Par ailleurs, avec le thème de l'« accessibilité », pensez-vous que l'on pourra encore financer des investissements lourds et structurants, tels que par exemple le viaduc de Millau ?

Enfin, je m'interroge sur le décalage entre le travail extrêmement positif que conduit la Commission et la perception négative qu'en a l'opinion publique. Comment ce déficit d'image pourrait-il être comblé, surtout au moment où certains nouveaux entrants dans l'Union ne conçoivent la solidarité que lorsqu'elle s'exerce à leur profit ?

M. Michel Barnier :

Concernant les sommes consacrées au futur Interreg, tout ce que je peux avancer aujourd'hui est qu'elles seront très supérieures aux sept milliards sur sept ans de la période 2000-2006. Les fonds du futur objectif 2 devraient être répartis sur la base de trois critères : la densité de population, le taux de chômage et le revenu par habitant.
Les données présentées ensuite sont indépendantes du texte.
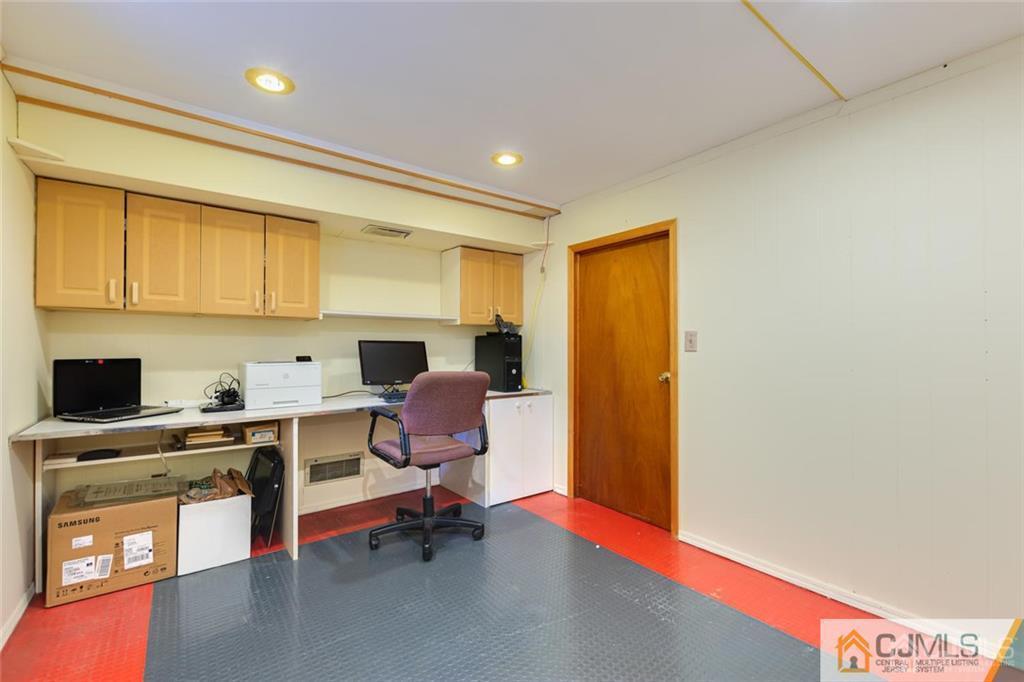 5 Herron Road Edison, NJ 08820 - Photo 33 of 42 a workspace with a computer on the desk chairs wooden cabinets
Nous étudions également les modalités permettant de renforcer les interventions dans des territoires souffrant de handicaps structurels permanents : les zones urbaines, les zones de montagne, les îles... Nous souhaiterions également réserver un fonds d'excellence permettant, sur la base d'appels d'offres, de financer des projets renforçant la compétitivité européenne, d'une qualité ou d'un intérêt particulier.

J'invite Simon Loueckhote à aller le plus souvent possible à Bruxelles, aussi souvent que les Britanniques par exemple, pour essayer de faire avancer les dossiers qui le préoccupent. Sur la question précise de l'éligibilité des TOM aux politiques régionales, je crois cependant qu'il ne faut pas attendre d'avancée dans le cadre des prochaines perspectives financières. Par contre, la question de l'admissibilité de Mayotte au statut de région ultrapériphérique, à l'instar des quatre DOM, nous a été posée et a de bonnes chances d'aboutir.
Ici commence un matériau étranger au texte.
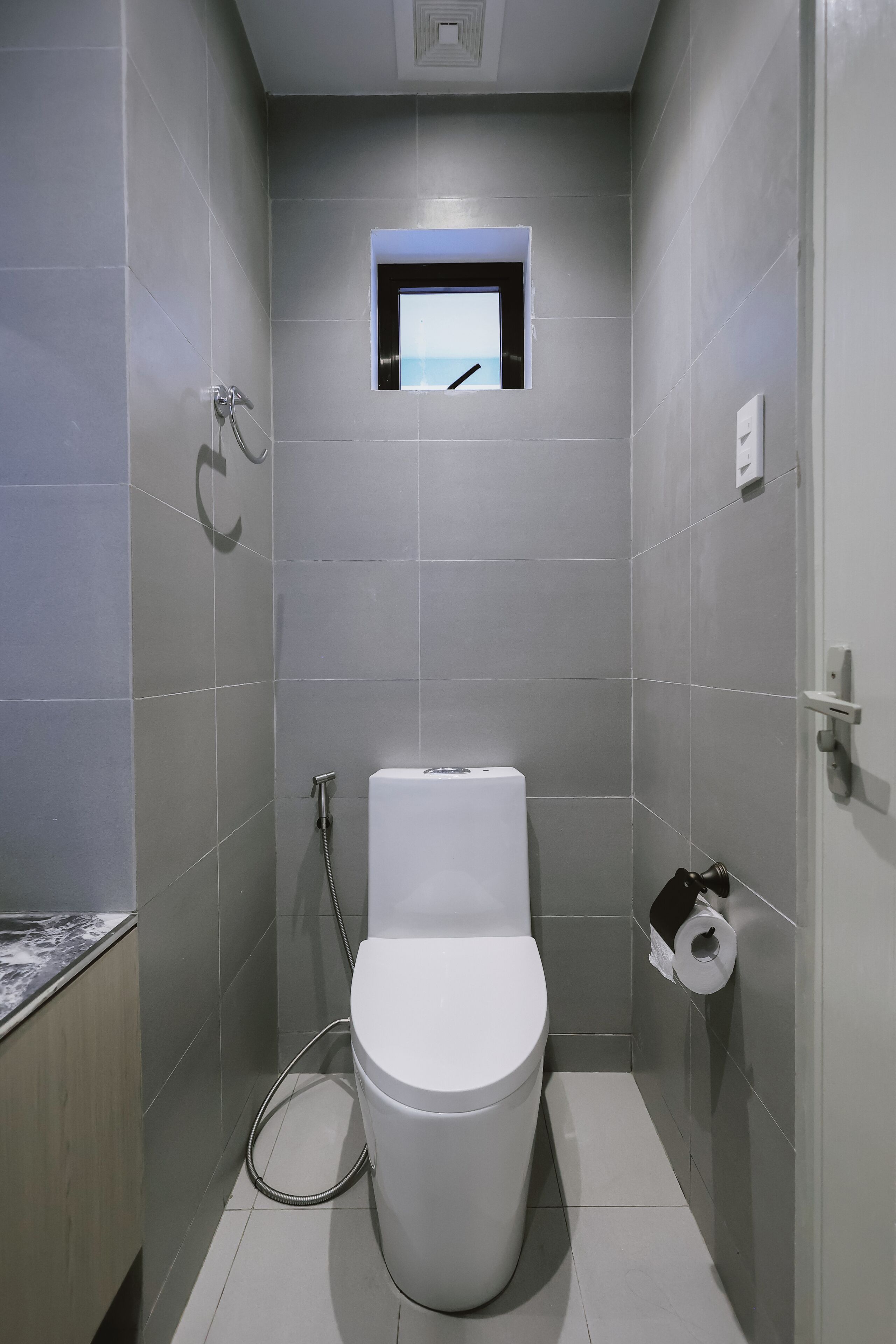 A small, modern bathroom with grey tiles, a toilet, a shower, and a small window.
Je confirme que le thème de l'accessibilité permettra bien de financer les infrastructures de transport. Je partage également le constat sur la perception négative de la Commission par l'opinion publique. Celle-ci est pourtant investie par le Parlement européen, qui peut la renverser : c'est à mon sens une forme de légitimité et de responsabilité. Mais cette perception négative est néanmoins très grave : la France doit comprendre qu'elle est au coeur de l'Europe et non à côté, qu'elle doit sortir de son silence pour mieux expliquer les décisions européennes.

Je crois que si l'Europe ne rattrape pas son retard en matière de recherche et ne parvient pas à maintenir une certaine avance technologique, elle n'aura aucune chance de freiner les délocalisations industrielles vers des pays émergents. C'est pourquoi la Commission va proposer une forte augmentation de l'effort de recherche.